Nuestro país vecino, Francia, es pionero en la creación de este tipo de órgano de supervisión para la prevención del blanqueo de capitales y la financiación del terrorismo. Este gabinete de inteligencia financiera, el Tracfin (Servicio de tratamiento de la Información y Acción contra los Circuitos Financieros Clandestinos), tiene su origen en 1990 y desde hace casi 10 años está bajo la supervisión de varios ministerios.

Tras los recientes atentados yihadistas en París, este órgano ha reforzado sus directrices para un mayor control de la financiación del terrorismo y pide extremar la debida diligencia y reportar operaciones sospechosas a bancos, mutualidades e intermediarios del crowdfunding o ventas de arte y antigüedades.

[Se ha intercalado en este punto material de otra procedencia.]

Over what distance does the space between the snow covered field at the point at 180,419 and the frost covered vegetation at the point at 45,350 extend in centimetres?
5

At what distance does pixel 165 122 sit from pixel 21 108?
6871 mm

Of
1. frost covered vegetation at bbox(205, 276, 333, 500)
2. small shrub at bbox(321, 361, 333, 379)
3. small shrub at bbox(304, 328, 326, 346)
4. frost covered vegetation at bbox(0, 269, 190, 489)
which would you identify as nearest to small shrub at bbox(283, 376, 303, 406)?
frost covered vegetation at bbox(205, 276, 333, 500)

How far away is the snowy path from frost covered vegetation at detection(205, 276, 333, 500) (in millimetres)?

Durante el ejercicio 2014, el Tracfin, en materia de financiación de terrorismo recibió y analizó 323 expedientes de información, cifra que representa un 15% más con respecto a 2013; fueron investigadas 3.000 personas y se trataron 231 cuestiones de financiación terrorista, también un 15% más en relación al año 2013.

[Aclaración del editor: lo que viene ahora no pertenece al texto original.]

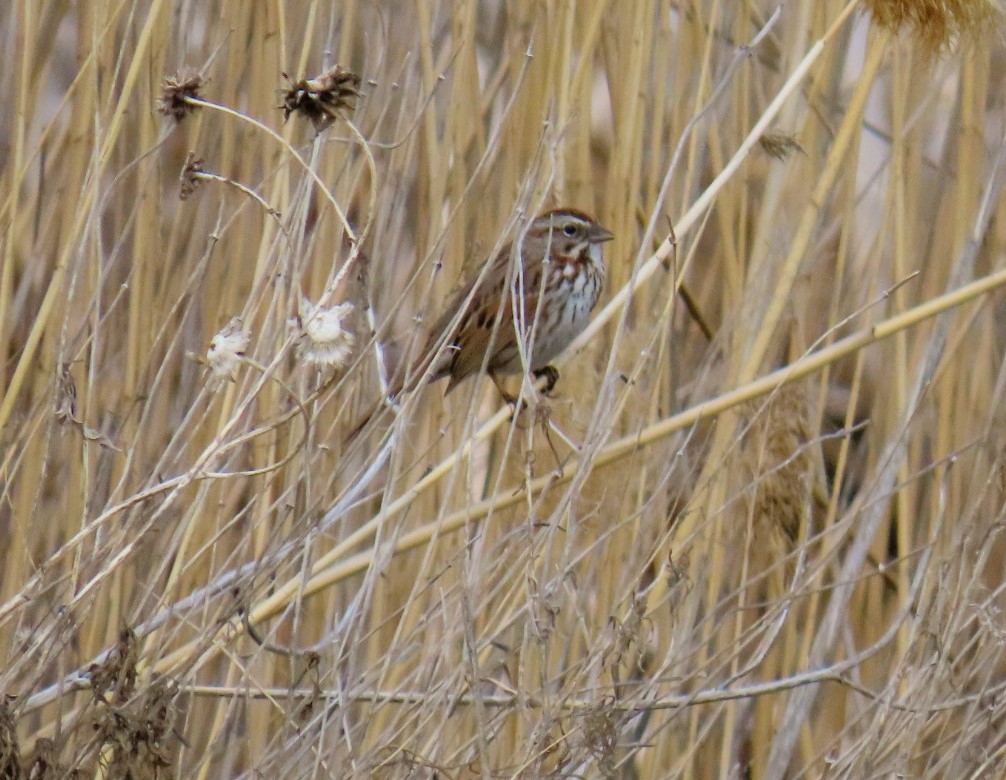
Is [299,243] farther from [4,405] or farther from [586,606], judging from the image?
[586,606]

El blanqueo de capitales está tipificado como delito en el artículo 324-1 del Código Penal francés y se aplica a los ingresos relacionados con un delito o con un crimen, así como a la financiación del terrorismo. La detección de los flujos financieros ilícitos también se basa en la obligación que tiene cualquier persona que transporte dinero en efectivo, títulos o valores por un importe superior a 10.000 euros de declararlo en la aduana.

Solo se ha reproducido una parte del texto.